A widespread unconformity that shows locally strong relief separates Lower Cretaceous strata from all older rocks. In southeastern Arizona, this unconformity places the Glance Conglomerate, the basal formation of the Lower Cretaceous Bisbee Group, on rocks ranging in age from Jurassic to Precambrian. The Glance Conglomerate represents the proximal facies of alluvial fan systems that rimmed local fault-block mountain ranges and basins bounded on at least one side by northwest or west-northwest-trending normal faults.
Overlying and intertonguing laterally with the Glance is the Morita Formation, a thick sequence of nonmarine clastics, predominantly fluvial mid-to distal-fan and basin fill sediments. This grades vertically into the shallow marine Mural Limestone of Aptian-Albian age which contains carbonate banks and patch reefs and represents the northwesternmost incursion of marine waters which transgressed northwestward from the Chihuahua trough. These marine rocks are in turn buried by a regressive facies composed of deltaic and fluvial sandstones and siltstones of the Cintura Formation.
Equivalent strata in central and southwestern Arizona are nonmarine clastic rocks which suggest that the sea did not transgress those areas. Correlative rocks in southwestern New Mexico and northern Mexico suggest that the marine basin deepened to the east and southeast where marine sedimentation continued in the Chihuahua trough.
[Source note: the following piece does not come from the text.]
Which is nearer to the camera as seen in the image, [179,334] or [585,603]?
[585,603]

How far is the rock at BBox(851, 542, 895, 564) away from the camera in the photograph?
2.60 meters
During Bisbee Group deposition, east dipping subduction with associated arc volcanism existed 200-300 km to the southwest along the west coast of North America. This places the report region in a backarc tectonic setting characterized by northeast-southwest oriented extension. Volcanic rocks of arc association become increasingly abundant in the Lower Cretaceous section to the west and southwest. By Late Cretaceous time, the locus of arc magmatism had migrated northeastward into the region, causing the Laramide orogeny with a new tectonic setting of northeast-southwest oriented compression which uplifted and deformed the Bisbee Basin strata.